#### Available data:
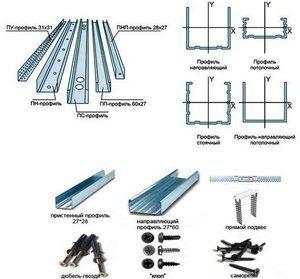 Kovový profil pre sadrokartónové dosky: typy a rozmery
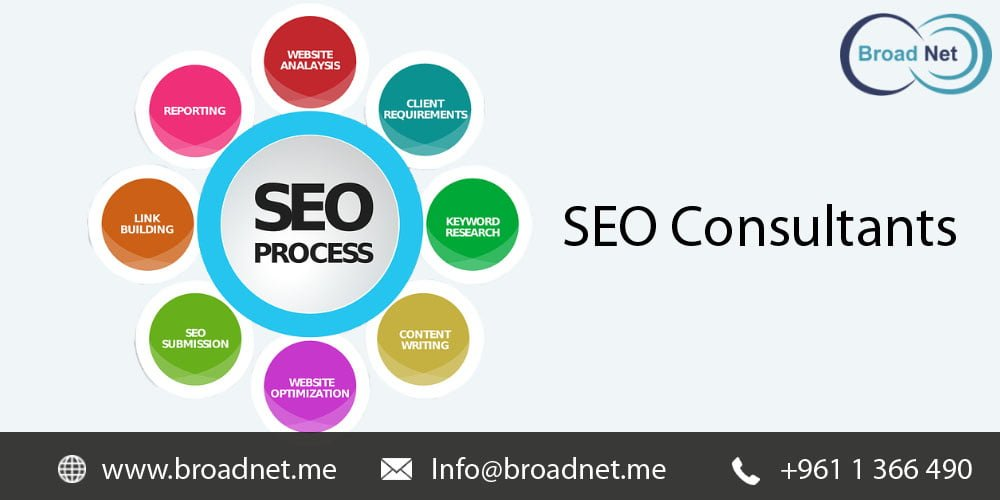 Valuable Tips to Search For Reputable SEO Consultancies That Can Let Your Website at the Top of Search Engine Ranking Pages
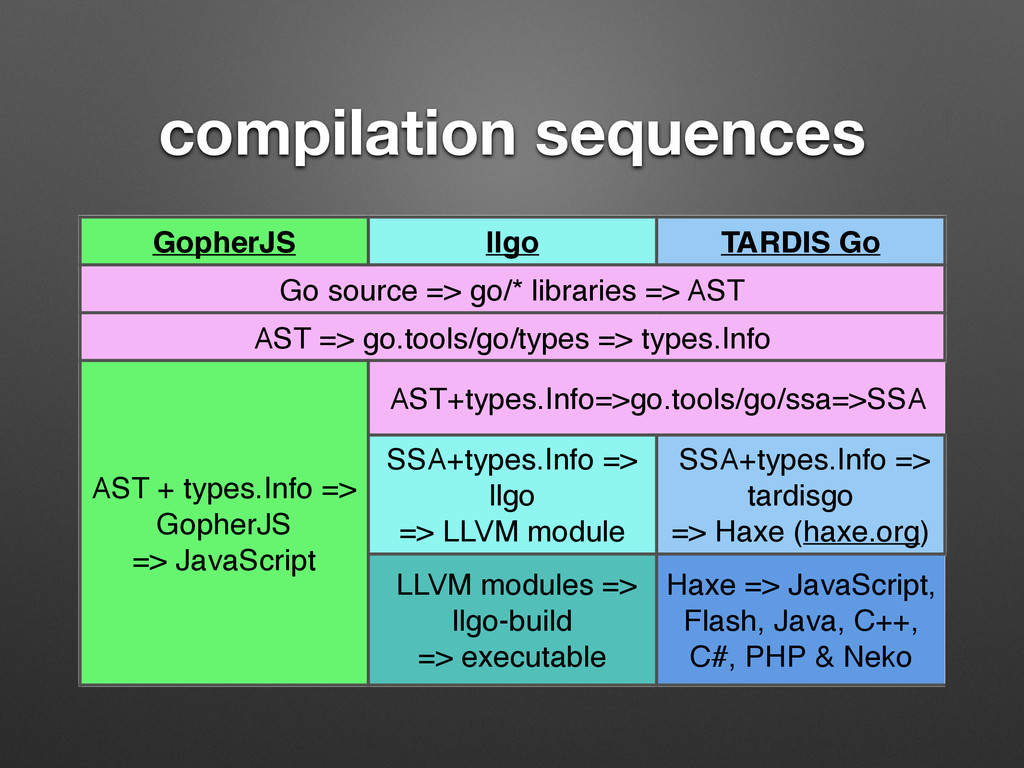 compilation sequences GopherJS llgo TARDIS Go G...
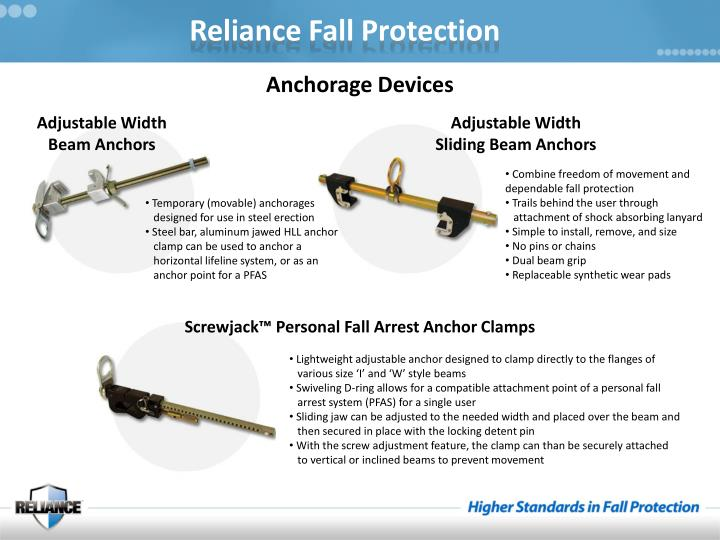 Anchorage Devices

#### Task to carry out:
If pictures appear in the data, do not print them; repeat the rest exactly.

#### Answer:
 Kovový profil pre sadrokartónové dosky: typy a rozmery
 Valuable Tips to Search For Reputable SEO Consultancies That Can Let Your Website at the Top of Search Engine Ranking Pages
 compilation sequences GopherJS llgo TARDIS Go G...
 Anchorage Devices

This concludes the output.